Denomino a poesia, a fórmula poética do futuro, como eu a compreendo e como a quero, deste modo: - cientificismo filosófico, ou - poesia científico-filosófica.

Isto para obstar a que se faça de um livro de versos um compêndio de qualquer ciência particular abstrata ou concreta, e obstar ao mesmo tempo a que se pretenda, partindo de um ponto de vista subjetivo e especial, reduzir a poesia a um mero processus artístico de especulação lógica ou psicológica.

Somente quando estiver bem vulgarizada e aceita a compreensão verdadeira das expressões ciência e filosofia, que tendem, desde o princípio deste século, a sinonimizar-se, a se fundir, a se consubstanciar em uma só; se poderá, sem perigo, dar à poesia a qualificação única de - científica.

Mas apesar de ser isso verdade, ferido pela necessidade de matar o prejuízo que faz ver na ciência uma inimiga figadal da Poesia, eu às vezes digo apenas poesia científica, em lugar de falar na poesia científico-filosófica.O título deste livro é uma prova dessa minha imprudência.

Citando, algumas páginas atrás, Lucrécio, Ovídio, Horácio e Boileau, eu devia ter aposto a esses nomes um outro, diante do qual só o do autor da Natureza das cousas pode levantar-se orgulhoso.

Esse nome é o de João Wolfgan Goethe - o poeta e filósofo alemão, cuja radiosa cabeça encheu de faiscamentos geniais o fim do século passado e o começo do atual.

O autor do Die Leiden des Jungen Werther, com a produção do Fausto, lançou uma fúlgida ponte fecundíssima entre a concepção poética de Lucrécio e a poesia científica moderna.

É o segundo elo ou anel da formosa cadeira que se vai estendendo agora...

Dele cita Letourneau na Physiologie des passions, um magnífico trecho que mostra bem o como ele sabia ser poeta.

Para dar fim ao presente capítulo, esta síntese:

- A poesia científico-filosófica é, a meu ver, o dogma que a mentalidade atual impõe à Imaginação e Sentimento modernos.

A poesia científica, podendo romantizar, isto é, engrandecer e aformosear por meio da transformação criadora, já as idéias já os sentimentos de nossa época, alarga o círculo da atividade artística e tem a vantagem de fazer sempre do poeta um homem útil, um produtor sério.

Aí a tem, a nova intuição poética.
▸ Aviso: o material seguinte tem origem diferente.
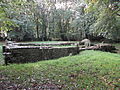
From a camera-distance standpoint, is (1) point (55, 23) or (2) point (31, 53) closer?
(2) point (31, 53)

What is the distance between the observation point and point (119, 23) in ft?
36.3

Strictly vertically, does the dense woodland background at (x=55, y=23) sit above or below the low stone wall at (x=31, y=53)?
above

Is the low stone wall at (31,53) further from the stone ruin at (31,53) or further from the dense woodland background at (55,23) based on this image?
the dense woodland background at (55,23)

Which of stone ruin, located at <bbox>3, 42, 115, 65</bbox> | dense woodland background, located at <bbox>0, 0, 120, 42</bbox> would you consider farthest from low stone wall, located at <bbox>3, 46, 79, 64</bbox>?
dense woodland background, located at <bbox>0, 0, 120, 42</bbox>

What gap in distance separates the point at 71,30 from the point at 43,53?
1695 centimetres

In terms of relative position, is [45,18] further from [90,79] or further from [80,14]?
[90,79]

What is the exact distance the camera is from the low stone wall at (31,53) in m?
7.00

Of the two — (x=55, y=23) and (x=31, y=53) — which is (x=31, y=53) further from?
(x=55, y=23)

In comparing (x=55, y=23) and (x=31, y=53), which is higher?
(x=55, y=23)

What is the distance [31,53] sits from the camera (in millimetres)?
7523

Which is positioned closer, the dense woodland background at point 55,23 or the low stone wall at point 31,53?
the low stone wall at point 31,53

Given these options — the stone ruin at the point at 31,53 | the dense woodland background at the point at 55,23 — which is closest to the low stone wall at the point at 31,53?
the stone ruin at the point at 31,53

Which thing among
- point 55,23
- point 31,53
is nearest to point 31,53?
point 31,53

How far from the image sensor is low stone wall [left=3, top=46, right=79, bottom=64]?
6996mm
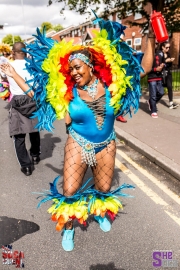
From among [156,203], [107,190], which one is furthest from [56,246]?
[156,203]

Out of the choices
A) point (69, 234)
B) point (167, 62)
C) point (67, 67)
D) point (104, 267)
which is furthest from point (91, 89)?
point (167, 62)

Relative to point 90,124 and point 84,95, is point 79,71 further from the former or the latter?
point 90,124

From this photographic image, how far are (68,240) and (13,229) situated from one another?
0.71 meters

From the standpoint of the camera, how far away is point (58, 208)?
9.06 ft

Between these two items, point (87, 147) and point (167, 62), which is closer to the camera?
point (87, 147)

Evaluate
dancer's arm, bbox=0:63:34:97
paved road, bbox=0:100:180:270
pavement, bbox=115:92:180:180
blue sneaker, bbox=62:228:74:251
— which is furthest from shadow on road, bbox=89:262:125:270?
pavement, bbox=115:92:180:180

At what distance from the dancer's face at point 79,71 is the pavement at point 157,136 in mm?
2419

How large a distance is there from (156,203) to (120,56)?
196 centimetres

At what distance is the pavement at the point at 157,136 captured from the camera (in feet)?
15.9

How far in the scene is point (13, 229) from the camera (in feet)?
10.4

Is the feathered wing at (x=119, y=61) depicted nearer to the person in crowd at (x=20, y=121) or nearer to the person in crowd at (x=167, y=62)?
the person in crowd at (x=20, y=121)

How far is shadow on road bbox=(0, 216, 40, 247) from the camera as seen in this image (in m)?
3.01

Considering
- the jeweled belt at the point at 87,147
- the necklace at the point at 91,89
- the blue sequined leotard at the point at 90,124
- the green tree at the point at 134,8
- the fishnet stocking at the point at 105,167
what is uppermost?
the green tree at the point at 134,8

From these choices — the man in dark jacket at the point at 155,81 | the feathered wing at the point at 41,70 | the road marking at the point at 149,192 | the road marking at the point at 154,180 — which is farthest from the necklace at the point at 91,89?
the man in dark jacket at the point at 155,81
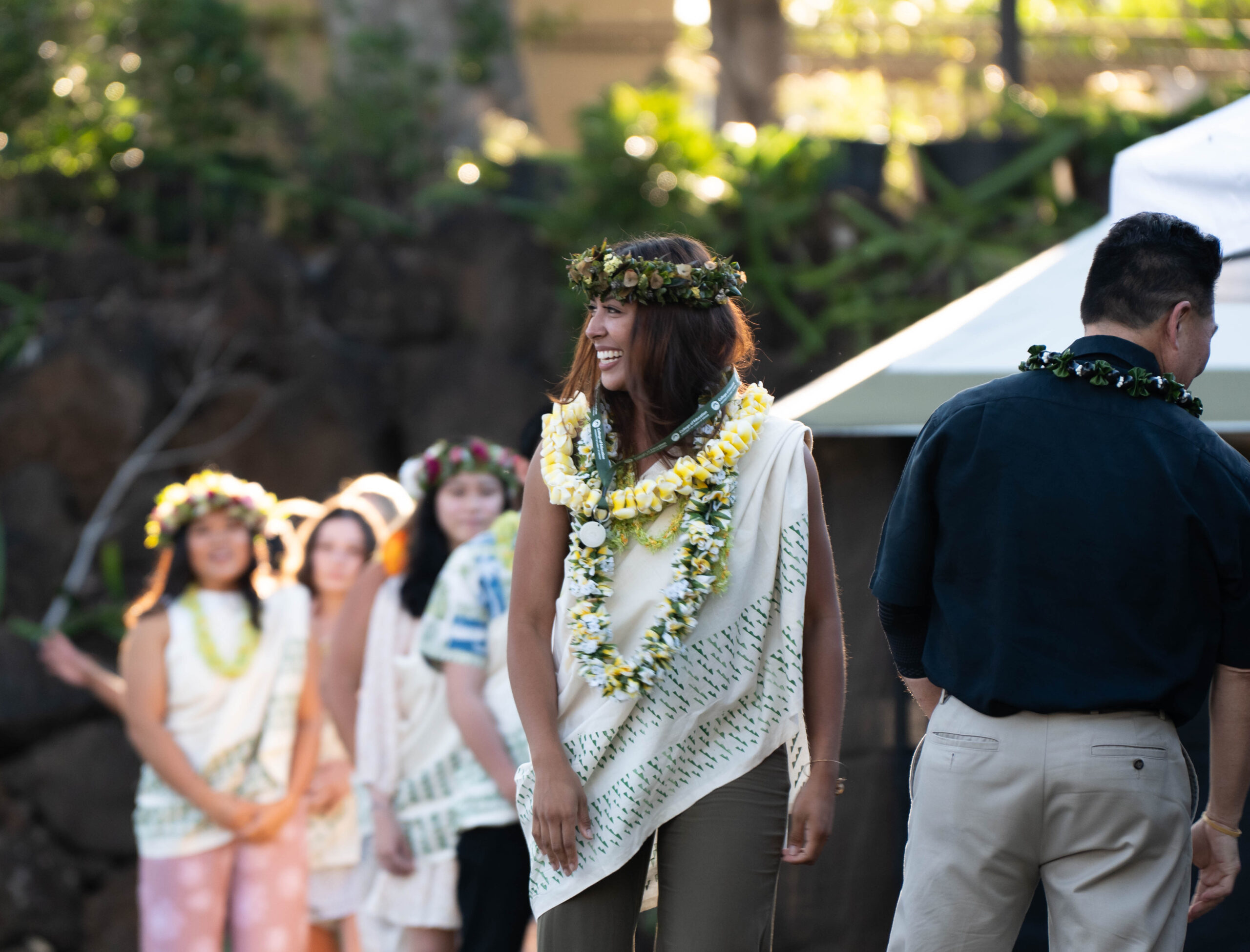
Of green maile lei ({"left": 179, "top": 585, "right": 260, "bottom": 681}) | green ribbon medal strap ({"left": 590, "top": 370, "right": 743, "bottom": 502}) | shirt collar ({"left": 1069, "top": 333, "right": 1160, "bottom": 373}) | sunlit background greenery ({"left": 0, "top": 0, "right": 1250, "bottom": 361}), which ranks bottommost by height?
green maile lei ({"left": 179, "top": 585, "right": 260, "bottom": 681})

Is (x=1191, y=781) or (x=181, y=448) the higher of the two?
(x=1191, y=781)

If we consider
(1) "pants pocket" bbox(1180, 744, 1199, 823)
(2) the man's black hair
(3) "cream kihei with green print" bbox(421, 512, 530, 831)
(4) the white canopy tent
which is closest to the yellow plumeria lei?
(2) the man's black hair

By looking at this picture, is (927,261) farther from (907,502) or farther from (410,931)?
(907,502)

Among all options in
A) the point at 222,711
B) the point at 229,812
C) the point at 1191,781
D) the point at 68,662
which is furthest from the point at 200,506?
the point at 1191,781

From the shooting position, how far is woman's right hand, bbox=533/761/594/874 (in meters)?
2.30

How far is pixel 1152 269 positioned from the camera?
7.52ft

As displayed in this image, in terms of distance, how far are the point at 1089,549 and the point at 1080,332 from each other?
4.63 feet

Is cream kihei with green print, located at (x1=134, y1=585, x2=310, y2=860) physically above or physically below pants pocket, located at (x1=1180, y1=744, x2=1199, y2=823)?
below

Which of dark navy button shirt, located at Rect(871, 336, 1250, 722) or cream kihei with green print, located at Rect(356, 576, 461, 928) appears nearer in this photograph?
dark navy button shirt, located at Rect(871, 336, 1250, 722)

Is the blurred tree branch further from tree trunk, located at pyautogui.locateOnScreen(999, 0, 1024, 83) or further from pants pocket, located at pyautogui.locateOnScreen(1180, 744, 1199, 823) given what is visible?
pants pocket, located at pyautogui.locateOnScreen(1180, 744, 1199, 823)

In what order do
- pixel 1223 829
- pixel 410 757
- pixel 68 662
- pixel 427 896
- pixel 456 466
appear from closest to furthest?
1. pixel 1223 829
2. pixel 427 896
3. pixel 410 757
4. pixel 456 466
5. pixel 68 662

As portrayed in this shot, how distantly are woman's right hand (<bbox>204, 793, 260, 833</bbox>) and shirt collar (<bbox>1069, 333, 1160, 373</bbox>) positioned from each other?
3.40 metres

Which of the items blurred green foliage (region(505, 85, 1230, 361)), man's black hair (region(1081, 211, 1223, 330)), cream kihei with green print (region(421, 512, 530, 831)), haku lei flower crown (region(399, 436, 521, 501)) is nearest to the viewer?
man's black hair (region(1081, 211, 1223, 330))

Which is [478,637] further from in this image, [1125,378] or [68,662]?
[68,662]
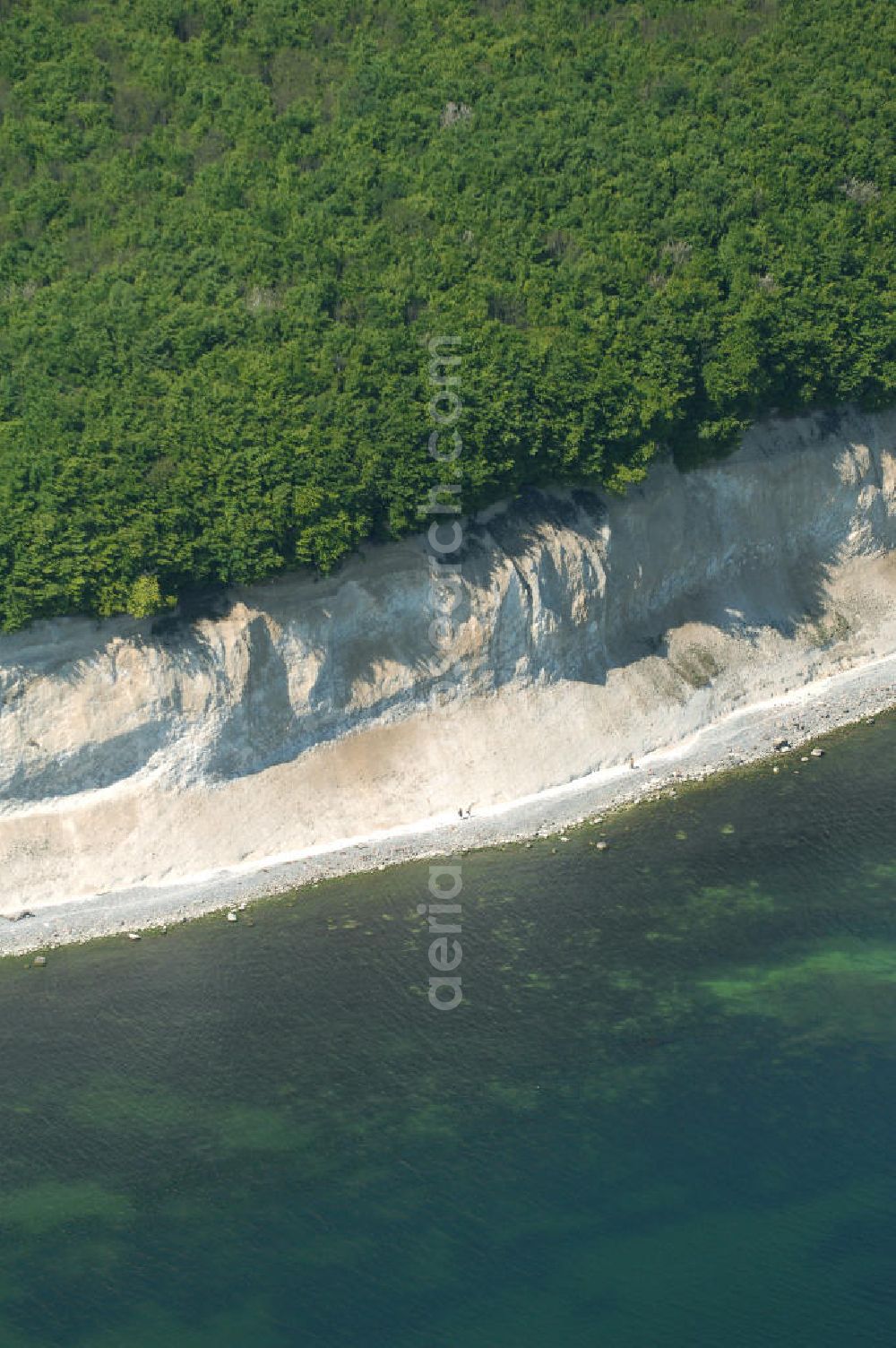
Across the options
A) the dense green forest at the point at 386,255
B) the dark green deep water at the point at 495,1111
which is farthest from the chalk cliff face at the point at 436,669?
the dark green deep water at the point at 495,1111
Compreensiva, sensata e forte, ela se estende por toda a área da emocionalidade humana, abrangendo tudo.

Desde a lei astronômica da atração até o evolucionismo biológico e social, desde as generalizações da filosofia até os fatos particulares do amor, da dedicação, da coragem, do civismo, da paz, da família, da felicidade, da miséria, do crime, do patriotismo; desde a luta pela vida nos vegetais e nos animais até o conforto doce de um menage alegre e honesto; vai, ou antes, deve ir a poesia de hoje.

E essa poesia, grande, elástica, imperecível, correta, harmoniosa, sonora, não é, não pode deixar de ser outra senão a científica, a arte rítmica, moldada pela concepção positiva do mundo.